Every result is evaluated using two consensus scores. Sampling consensus measures how consistently a finding is reproduced within a cancer lineage across different conditions. Lineage consensus measures how broadly the result is shared across cancer types, distinguishing pan-cancer signals from lineage-specific patterns.
Premium analyses for RPL3L — synthetic lethality, tumor antigen, and pembrolizumab response.
This table summarizes RPL3L survival associations across molecular data types. RPL3L RNA expression shows survival associations in the most cancer types (22), followed by mutation status (5) and mass-spec protein abundance (3). The rightmost column indicates the cancer type with the highest sampling consensus for each molecular layer.
This table ranks reproducible RPL3L RNA expression–survival associations across cancer types. High RPL3L expression shows unfavorable associations in UCEC, ACC, THCA, COAD and SKCM, but favorable associations in UVM. The UVM Kaplan–Meier curve shows clear separation, with the low-expression group declining faster, consistent with the favorable association (log-rank p < 0.001). Together, the overview and detailed table identify UVM as the clearest survival context for RPL3L RNA expression.
This table summarizes RPL3L tumor–normal expression differences by data type. RNA shows broader differences across cancer types, with a lineage consensus of 9, while mass-spec protein shows differences in 3. The strongest signals are observed in LUAD for RNA and PDAC for protein.
This table ranks reproducible tumor–normal expression differences for RPL3L. A negative fold-change indicates higher expression in normal tissue than in tumor tissue.
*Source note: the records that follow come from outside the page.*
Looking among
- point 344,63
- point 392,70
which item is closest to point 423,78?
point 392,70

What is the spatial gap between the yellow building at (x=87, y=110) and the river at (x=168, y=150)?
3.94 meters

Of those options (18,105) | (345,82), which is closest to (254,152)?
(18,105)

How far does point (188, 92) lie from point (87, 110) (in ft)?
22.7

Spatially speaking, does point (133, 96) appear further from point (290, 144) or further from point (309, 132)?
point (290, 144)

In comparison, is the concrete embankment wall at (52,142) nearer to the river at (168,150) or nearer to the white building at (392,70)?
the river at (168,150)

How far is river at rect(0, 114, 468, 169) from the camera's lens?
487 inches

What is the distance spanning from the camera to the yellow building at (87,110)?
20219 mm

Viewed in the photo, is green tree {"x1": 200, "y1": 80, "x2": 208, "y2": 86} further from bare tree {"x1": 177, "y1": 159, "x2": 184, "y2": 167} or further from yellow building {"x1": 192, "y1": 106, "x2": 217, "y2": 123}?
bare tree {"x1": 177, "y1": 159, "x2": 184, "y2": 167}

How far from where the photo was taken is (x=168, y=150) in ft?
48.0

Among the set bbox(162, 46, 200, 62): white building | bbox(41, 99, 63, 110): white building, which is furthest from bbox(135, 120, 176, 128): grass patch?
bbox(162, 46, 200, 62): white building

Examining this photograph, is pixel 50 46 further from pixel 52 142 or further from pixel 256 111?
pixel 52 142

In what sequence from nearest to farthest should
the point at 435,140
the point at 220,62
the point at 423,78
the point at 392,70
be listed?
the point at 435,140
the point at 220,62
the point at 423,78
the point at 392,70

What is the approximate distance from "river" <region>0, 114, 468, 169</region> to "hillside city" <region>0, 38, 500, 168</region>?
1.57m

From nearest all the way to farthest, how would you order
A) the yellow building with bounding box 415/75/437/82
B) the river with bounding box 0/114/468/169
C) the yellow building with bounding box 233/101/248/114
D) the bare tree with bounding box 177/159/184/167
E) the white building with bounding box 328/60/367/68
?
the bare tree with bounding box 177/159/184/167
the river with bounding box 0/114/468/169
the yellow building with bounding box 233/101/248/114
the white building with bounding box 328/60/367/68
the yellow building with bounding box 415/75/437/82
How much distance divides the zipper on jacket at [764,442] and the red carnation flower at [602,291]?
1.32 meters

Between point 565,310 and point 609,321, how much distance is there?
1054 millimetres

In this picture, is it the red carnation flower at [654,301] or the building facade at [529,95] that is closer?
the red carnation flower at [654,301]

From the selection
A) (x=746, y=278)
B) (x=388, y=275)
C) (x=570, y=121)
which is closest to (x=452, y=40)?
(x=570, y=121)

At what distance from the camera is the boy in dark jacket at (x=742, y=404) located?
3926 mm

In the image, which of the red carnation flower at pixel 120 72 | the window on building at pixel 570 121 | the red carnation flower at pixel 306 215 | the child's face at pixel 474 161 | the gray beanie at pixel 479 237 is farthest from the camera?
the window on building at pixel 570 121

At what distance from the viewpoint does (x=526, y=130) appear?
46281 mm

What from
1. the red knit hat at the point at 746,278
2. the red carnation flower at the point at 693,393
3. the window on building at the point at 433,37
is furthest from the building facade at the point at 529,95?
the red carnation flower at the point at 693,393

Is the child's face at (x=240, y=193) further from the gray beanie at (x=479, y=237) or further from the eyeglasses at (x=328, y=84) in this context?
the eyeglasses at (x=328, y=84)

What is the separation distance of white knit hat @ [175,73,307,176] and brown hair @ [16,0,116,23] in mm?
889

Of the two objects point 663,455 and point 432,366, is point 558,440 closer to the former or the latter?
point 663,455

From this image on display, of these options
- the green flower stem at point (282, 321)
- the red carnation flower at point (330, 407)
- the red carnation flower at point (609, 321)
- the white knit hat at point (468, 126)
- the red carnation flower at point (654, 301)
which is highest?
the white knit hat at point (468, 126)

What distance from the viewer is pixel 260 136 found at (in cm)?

RPL3L shows lower tumor expression in KICH and HNSC and higher tumor expression in LUAD, LUSC, LIHC and COAD. The KICH box plot shows higher RPL3L RNA expression in normal versus tumor tissue (log2 FC = −0.382, t-test p < 0.001).
This table shows molecular features associated with RPL3L in patient tissues and cancer cell lines. In patient samples, RPL3L shows the broadest associations at the RNA and protein expression levels, with HNSC recurring as the lineage with the largest associated feature set. In cancer cell lines, RPL3L RNA and mutation anchors are most strongly linked to RNA-expression features, especially in LUNG_NSCLC_LUAD, while CRISPR and shRNA rows add functional-dependency signals in SKIN and BONE.